O uso da palavra progresso não é por acaso. É na verdade tentador olhar para este livro sob a luz, longínqua mas decisiva, do ciclo de doze gravuras Industry and Idleness, de William Hogarth. Nesse ciclo, o autor inglês expunha em paralelo o progresso moral e profissional de dois aprendizes de tecelão, um dos quais se apresentava com todas as características de um bom cristão - empreendedor, dedicado, cheio das virtudes cristão da fortaleza, caridade e temperança, e por isso recompensado socialmente - ao passo que o outro padece de todos os pecados capitais - é ocioso, dado ao jogo, não respeita a eucaristia, e é por isso condenado. Leela Corman, em muitos aspectos, segue as pisadas dessa e de muitas outras histórias em que se constrói uma alegoria moral em torno de duas personagens que partem de um mesmo ponto comum, e cujos caminhos divergentes levarão a desfechos contrários. A partir desses desfechos, a moral é exposta. Porém, como não poderia deixar de ser em relação a uma obra contemporânea, inteligente e até mesmo respeitando um certo espírito de contradição interna cultivado no judaísmo, algo estranhamente socrático, que prefere responder às perguntas com mais perguntas, Corman não constrói uma fábula moral linear e indiscutível. Ambas as personagens sofrem de contradições internas, e nenhuma delas pode ser vista como a “boa irmã” ou a “ovelha negra”. O contexto social e cultural tem um terrível peso na equação do crescimento de ambas.

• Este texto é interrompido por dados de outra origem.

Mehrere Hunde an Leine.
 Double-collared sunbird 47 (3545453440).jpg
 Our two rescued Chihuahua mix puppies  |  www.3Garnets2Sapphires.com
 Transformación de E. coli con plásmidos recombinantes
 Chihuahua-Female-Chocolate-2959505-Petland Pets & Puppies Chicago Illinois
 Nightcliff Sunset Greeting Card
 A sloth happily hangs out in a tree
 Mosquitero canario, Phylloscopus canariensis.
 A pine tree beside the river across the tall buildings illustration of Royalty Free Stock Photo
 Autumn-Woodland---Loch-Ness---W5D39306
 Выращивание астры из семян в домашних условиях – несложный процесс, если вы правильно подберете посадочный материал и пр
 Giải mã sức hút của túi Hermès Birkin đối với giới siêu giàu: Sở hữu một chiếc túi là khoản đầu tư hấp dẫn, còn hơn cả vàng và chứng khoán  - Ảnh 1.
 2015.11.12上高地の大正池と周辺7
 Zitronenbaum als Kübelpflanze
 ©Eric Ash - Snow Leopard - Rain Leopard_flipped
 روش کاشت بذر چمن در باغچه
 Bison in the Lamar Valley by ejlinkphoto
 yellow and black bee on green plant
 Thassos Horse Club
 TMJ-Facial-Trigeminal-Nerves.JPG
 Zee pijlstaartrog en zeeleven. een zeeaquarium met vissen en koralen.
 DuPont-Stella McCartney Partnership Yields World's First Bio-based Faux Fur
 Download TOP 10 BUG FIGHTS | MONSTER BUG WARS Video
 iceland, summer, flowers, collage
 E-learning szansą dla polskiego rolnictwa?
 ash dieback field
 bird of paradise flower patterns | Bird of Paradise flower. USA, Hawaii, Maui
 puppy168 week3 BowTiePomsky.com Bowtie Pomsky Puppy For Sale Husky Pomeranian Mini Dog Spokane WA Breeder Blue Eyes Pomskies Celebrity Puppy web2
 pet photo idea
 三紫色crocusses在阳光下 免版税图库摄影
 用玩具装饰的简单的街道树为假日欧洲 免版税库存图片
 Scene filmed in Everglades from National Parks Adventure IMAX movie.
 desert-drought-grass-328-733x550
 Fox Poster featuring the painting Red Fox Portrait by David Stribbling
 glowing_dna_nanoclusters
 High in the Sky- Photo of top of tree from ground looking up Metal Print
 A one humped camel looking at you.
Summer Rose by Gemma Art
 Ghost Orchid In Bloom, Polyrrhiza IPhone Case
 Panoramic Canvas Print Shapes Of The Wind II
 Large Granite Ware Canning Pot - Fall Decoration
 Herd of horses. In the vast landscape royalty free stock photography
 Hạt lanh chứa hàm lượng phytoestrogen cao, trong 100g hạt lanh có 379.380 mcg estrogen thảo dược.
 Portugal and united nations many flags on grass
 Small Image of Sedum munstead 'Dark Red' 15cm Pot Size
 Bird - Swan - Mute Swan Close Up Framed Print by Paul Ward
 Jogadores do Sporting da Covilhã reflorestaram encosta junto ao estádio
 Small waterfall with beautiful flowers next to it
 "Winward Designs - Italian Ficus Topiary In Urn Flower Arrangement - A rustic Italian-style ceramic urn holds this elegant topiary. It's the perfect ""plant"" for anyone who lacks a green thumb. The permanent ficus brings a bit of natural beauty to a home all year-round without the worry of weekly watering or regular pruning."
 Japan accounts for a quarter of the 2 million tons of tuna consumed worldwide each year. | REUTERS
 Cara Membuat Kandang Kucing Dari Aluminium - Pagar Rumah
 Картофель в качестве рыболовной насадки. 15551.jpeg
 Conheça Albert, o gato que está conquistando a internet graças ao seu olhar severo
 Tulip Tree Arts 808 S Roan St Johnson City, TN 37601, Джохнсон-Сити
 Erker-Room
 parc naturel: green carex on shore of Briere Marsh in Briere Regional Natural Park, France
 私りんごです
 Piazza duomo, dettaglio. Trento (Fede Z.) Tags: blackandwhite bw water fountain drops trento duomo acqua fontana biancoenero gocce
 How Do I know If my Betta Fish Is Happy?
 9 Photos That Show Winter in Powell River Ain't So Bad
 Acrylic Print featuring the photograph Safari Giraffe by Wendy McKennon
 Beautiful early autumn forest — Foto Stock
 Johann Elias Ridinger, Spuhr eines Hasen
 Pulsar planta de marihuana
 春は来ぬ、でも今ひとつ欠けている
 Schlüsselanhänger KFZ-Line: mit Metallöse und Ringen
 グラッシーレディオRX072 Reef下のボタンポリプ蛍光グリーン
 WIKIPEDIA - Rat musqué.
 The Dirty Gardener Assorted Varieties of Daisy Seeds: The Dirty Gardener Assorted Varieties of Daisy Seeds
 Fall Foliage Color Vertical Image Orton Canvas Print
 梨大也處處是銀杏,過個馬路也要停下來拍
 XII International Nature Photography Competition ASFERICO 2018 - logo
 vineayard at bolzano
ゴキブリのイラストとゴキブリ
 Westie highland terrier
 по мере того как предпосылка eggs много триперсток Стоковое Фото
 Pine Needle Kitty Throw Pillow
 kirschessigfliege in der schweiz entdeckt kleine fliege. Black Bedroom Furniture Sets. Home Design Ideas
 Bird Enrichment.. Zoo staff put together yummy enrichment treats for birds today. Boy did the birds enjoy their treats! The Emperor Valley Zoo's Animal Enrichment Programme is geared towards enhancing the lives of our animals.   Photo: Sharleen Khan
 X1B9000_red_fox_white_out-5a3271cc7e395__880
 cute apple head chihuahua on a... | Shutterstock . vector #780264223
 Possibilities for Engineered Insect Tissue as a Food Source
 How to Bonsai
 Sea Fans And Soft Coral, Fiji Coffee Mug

Afinal, se o trabalho social e político de Fanya a vai tornando uma mulher que molda toda uma série de princípios éticos que tenta pôr em prática na sua vida, não é morosa a sua descoberta da hipocrisia que a rodeia e das dificuldades insuportáveis que é levar a bom porto essa disciplina ética férrea. Aliás, será mesmo no seu corpo que se inscreverá o erro e a ironia da sua vida. Por seu lado, Esther parece mergulhar no mais abjecto dos mundos, mas é o seu pragmatismo que acaba por se revelar como um traço superior de sobrevivência e até de providência. De certa forma, há em Unterzakhn uma noção enviesada de que a conquista da mulher pela sua própria força e personalidade pode passar por escolhas que as feministas, de primeira ou outras vagas, julgariam como impensáveis e degradantes. E, por isso, mais efectivas, duradouras e valorizadas do que a miséria de um “caminho moralizador”. Contudo, não se entenda esta mera descrição como desprovida de reduções drásticas. Não há, a nosso ver, qualquer tipo de julgamento da parte da autora/narrativa; bem pelo contrário, este é um retrato mais do ser humano do que de figuras alegóricas de uma moral, e nesse sentido está muito afastado do programa de Hogarth.
Portanto, temos neste livro uma complexa mescla entre retrato de uma época, sobretudo na luta pela identidade e criação de direitos de classes desfavorecidas a vários graus (mulheres, pobres, judias, em profissões “de risco”), fábula moral, e re-lançamento de uma memória cultural na qual a autora poderá reivindicar as suas raízes (se bem que não existam traços facilmente identificáveis que iluminassem o papel da própria banda desenhada no seu contexto actual enquanto reflexo das outras artes tratadas no livro, na sua época histórica).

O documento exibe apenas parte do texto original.